» Direction
Repeat each record exactly as written, and drop any images.

» Available records
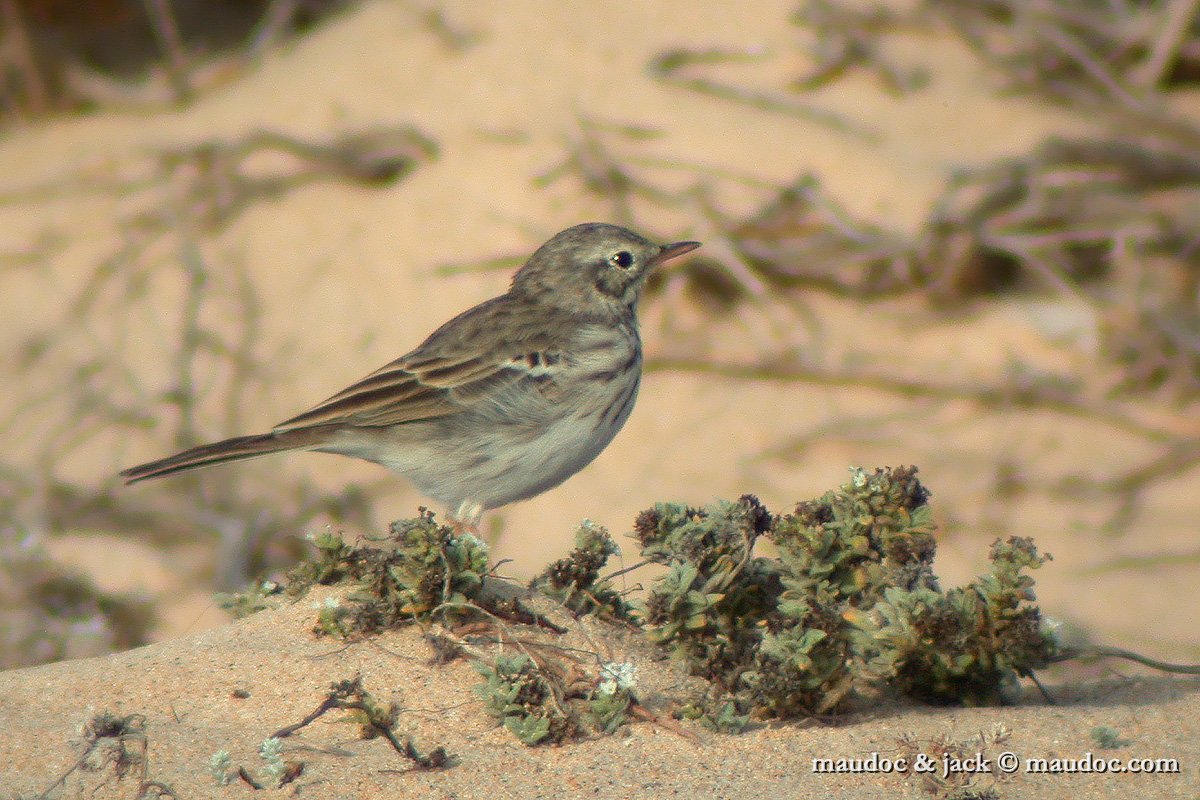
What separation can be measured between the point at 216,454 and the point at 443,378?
964 mm

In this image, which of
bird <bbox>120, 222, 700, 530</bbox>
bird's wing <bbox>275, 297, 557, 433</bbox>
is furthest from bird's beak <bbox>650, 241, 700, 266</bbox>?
bird's wing <bbox>275, 297, 557, 433</bbox>

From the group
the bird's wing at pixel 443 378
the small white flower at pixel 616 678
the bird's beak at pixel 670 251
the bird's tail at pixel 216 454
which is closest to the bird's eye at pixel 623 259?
the bird's beak at pixel 670 251

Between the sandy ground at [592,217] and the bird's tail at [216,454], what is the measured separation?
7.82 ft

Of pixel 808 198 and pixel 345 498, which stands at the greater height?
pixel 808 198

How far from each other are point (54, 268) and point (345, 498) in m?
3.02

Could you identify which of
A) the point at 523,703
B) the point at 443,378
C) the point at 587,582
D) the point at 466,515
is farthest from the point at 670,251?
the point at 523,703

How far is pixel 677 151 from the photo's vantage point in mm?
9148

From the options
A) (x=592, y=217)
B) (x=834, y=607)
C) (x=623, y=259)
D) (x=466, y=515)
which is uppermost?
(x=623, y=259)

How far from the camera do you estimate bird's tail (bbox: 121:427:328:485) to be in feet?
17.6

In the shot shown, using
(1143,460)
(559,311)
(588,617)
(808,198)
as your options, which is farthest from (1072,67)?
(588,617)

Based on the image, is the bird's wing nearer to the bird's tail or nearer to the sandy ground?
the bird's tail

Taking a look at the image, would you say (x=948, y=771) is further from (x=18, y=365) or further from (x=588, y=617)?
(x=18, y=365)

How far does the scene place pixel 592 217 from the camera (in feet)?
29.3

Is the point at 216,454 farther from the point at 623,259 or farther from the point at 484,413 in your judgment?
the point at 623,259
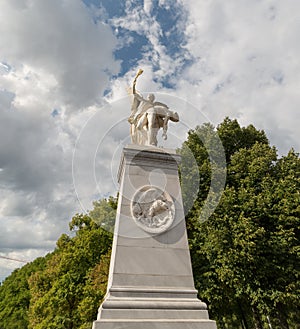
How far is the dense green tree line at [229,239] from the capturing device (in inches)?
557

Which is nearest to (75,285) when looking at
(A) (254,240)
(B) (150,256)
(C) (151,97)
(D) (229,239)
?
(D) (229,239)

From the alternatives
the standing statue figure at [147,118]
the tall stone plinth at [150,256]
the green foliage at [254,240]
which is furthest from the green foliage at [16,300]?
the tall stone plinth at [150,256]

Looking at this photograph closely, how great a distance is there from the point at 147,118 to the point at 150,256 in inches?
210

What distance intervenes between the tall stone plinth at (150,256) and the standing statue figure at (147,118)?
1140mm

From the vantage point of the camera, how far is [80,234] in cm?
2544

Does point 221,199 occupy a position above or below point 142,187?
above

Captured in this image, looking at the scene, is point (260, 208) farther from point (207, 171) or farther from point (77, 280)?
point (77, 280)

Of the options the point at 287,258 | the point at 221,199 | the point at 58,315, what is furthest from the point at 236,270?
the point at 58,315

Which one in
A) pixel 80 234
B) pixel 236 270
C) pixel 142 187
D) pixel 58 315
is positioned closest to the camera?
pixel 142 187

» Exercise answer
What separation can be measured between the point at 216,454 and the point at 443,378?
964 mm

In this image, which of
bird <bbox>120, 222, 700, 530</bbox>
bird's wing <bbox>275, 297, 557, 433</bbox>
is furthest from bird's beak <bbox>650, 241, 700, 266</bbox>?
bird's wing <bbox>275, 297, 557, 433</bbox>

From the group
the bird's wing at pixel 443 378
the small white flower at pixel 616 678
the bird's beak at pixel 670 251
the bird's tail at pixel 216 454
which is closest to the bird's eye at pixel 623 259?
the bird's beak at pixel 670 251

Between the sandy ground at [592,217] and the bird's tail at [216,454], what is the measured separation?
7.82 ft

Of pixel 808 198 and pixel 345 498, which stands at the greater height?
pixel 808 198

How far from each other are point (54, 268) and point (345, 498) in m?
3.02

Could you identify which of
A) the point at 523,703
B) the point at 443,378
C) the point at 587,582
D) the point at 466,515
is farthest from the point at 670,251?
the point at 523,703

How far is pixel 677 151 from the photo's vantage point in mm?
9148

From the options
A) (x=592, y=217)
B) (x=834, y=607)
C) (x=623, y=259)
D) (x=466, y=515)
which is uppermost?
(x=623, y=259)

How far from the camera do you estimate bird's tail (bbox: 121:427:328:485) to be in feet?
17.6

In the shot shown, using
(1143,460)
(559,311)
(588,617)
(808,198)
as your options, which is farthest from (1072,67)?
(588,617)

Based on the image, is the bird's wing nearer to the bird's tail or nearer to the sandy ground?
the bird's tail

Taking a look at the image, would you say (x=948, y=771) is further from (x=18, y=365) or further from (x=588, y=617)?
(x=18, y=365)

How far does the scene place pixel 592 217 from the camera (in feet)?
29.3

Is the point at 216,454 farther from the point at 623,259 or farther from the point at 484,413 in your judgment?
the point at 623,259
How far is the dense green tree line at [229,239] from the capturing device (in inches)?
557

Which is nearest to (75,285) when looking at
(A) (254,240)
(B) (150,256)
(C) (151,97)
(D) (229,239)
?
(D) (229,239)

From the alternatives
the standing statue figure at [147,118]
the tall stone plinth at [150,256]
the green foliage at [254,240]
which is furthest from the green foliage at [16,300]?
the tall stone plinth at [150,256]

Looking at this photograph closely, how great a distance is there from the point at 147,118 to the point at 150,256 in inches?
210

What distance intervenes between the tall stone plinth at (150,256) and the standing statue figure at (147,118)?
1140mm

From the vantage point of the camera, how far is [80,234] in cm?
2544

Does point 221,199 occupy a position above or below point 142,187?
above

Captured in this image, looking at the scene, is point (260, 208) farther from point (207, 171) or farther from point (77, 280)?
point (77, 280)

Of the options the point at 287,258 | the point at 221,199 | the point at 58,315, what is furthest from the point at 236,270?
the point at 58,315

Which one in
A) pixel 80 234
B) pixel 236 270
C) pixel 142 187
D) pixel 58 315
is positioned closest to the camera?
pixel 142 187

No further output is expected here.